Pienso que el racismo no se extingue simplemente con el salir o no en la portada de una revista. El racismo es una estructura que limita y oprime de forma real y concisa, es una traba en las oportunidades, es un camino más largo, es como dijo Tenoch Huerta: “Que algunos ni siquiera sueñan”.
En medio de la recurrente EXOTIZACIÓN de la mexicanidad, en un medio acaparado por personas privilegiadas, realmente lejanas a la realidad de la mayoría de los mexicanos, cómo va a ser posible que termine de hablar honestamente de una verdad mucho más compleja y completa de lo que somos como una totalidad. El racismo como estructura, niega los medios a quienes no tienen privilegios.
Porque el problema no es que no haya otros discursos. Creadorxs comprometidx, estudiosxs, talentosxs, responsables, investigadorxs, etc…, son incontables la variedad, pero aquí la cuestión sigue siendo el privilegio que otorga los recursos y el alcance a ese 1, 2, 3% de la población. La ceguera, la porno miseria en las películas queriendo contar algo que desconocen, inhabitan, in-exploran, una mirada extranjera. LA BARRERA DEL CLASISMO Y EL RACISMO QUE IMPOSIBILITAN LOS MEDIOS A LA MAYORÍA.
Pero no quiero terminar este texto de forma desalentadora, de hecho, más que nunca, el haberme permitido investigar con mi ser y mis huesos y mi voz y mis experiencias sobre todo esto, me ha permitido hallar un camino que me revela como creadora, como compañera creativa, como voz y como ternura en el camino. Un camino mucho más colaborativo que se define por el trabajo honesto, apasionado y rebelde de los que no dejan de atreverse, de @snobsolutions y sus fashion films, que son una prueba viva de que es posible una publicidad profunda, crítica y representativa con verdad. De mis amigos músicxs, actrices, actores, escritorxs, cineastas y afortunadamente un largo etc… cargados de aliento, incesantes. Hoy más que nunca creo que mis compañerxs creativos son una bandera revolucionaria y deposito mi esperanza en nuestro ímpetu de creación. Lucho día a día porque me sea y nos sea posible vivir dignamente sin dejar de crear, de crear. Y lo más importante, que el valor de las creaciones que se gestan en la honestidad e investigación no puede compararse con aquello simplista y sin argumento alguno. También me ha ayudado a reconfigurar lo que me parece importante, esencial y valioso.

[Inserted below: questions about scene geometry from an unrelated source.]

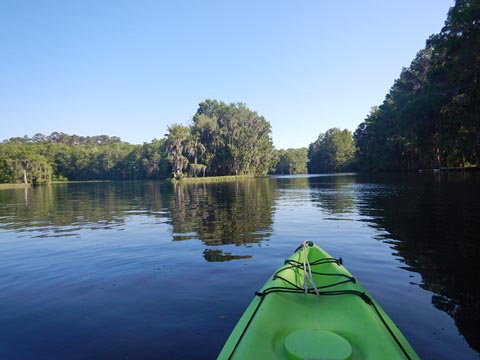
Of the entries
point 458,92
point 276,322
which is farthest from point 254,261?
point 458,92

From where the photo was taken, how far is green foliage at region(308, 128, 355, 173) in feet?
417

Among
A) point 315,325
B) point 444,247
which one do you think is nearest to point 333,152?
point 444,247

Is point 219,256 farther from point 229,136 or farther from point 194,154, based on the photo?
point 229,136

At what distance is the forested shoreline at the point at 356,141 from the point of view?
30953 mm

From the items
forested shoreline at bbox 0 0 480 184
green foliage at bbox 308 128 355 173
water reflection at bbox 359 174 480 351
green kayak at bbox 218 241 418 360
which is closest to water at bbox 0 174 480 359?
water reflection at bbox 359 174 480 351

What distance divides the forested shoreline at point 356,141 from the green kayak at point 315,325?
2854 centimetres

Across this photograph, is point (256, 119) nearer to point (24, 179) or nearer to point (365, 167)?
point (365, 167)

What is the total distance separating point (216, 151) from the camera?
294 ft

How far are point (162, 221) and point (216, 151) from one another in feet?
239

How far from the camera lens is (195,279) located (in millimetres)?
7641

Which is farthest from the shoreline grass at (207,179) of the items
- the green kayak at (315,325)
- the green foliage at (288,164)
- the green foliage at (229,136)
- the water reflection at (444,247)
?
the green foliage at (288,164)

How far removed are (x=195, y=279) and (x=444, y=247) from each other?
7.51 m

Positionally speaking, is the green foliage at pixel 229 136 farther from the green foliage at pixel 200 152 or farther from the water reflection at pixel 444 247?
the water reflection at pixel 444 247

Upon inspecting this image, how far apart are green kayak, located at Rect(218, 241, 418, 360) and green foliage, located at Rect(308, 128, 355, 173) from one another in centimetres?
12123
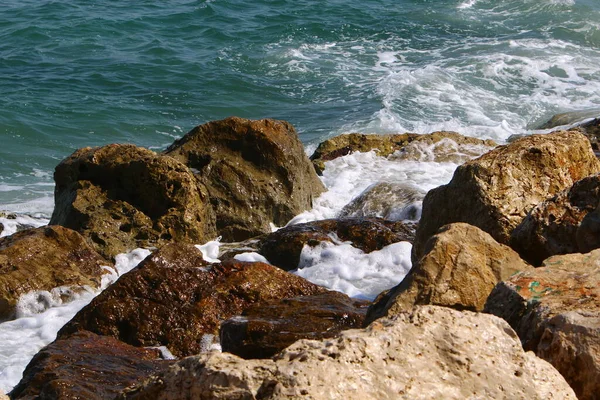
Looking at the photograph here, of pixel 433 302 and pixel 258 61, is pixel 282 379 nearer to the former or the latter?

Nos queda mucho camino por recorrer, por trazar, por deconstruir, por descolonizar.
Pero creo que estos espacios son también el camino, son podadores de la hierba que obstaculiza, son diálogo y voz. Creo que muchos lo estamos intentando y eso me conmueve profundamente, creo que estamos haciendo lo más que podemos. Quisiera más páginas para seguir y seguir escribiendo, pero en síntesis creo ciegamente en que desea mi corazón que sea posible construir un mundo en donde realmente QUEPAMOS TODXS, con dignidad, ternura y creación.
Y que ahí vamos.
Gracias.
*Viridiana López es una actriz egresada de Cazasul, se formó con maestros como José Caballero, Octavio Michel Grau, Alicia Martínez Sánchez creadora del “Laboratorio de la máscara”, Gabriela Cartol, entre otros. Ha participado en diversas obras de teatro; es cocreadora de “La tía en llamas”, una agencia de producción, investigación creación y casting para proyectos de moda y arte con un enfoque inclusivo. Ha impartido talleres de teatro de máscara mexicana para niñxs.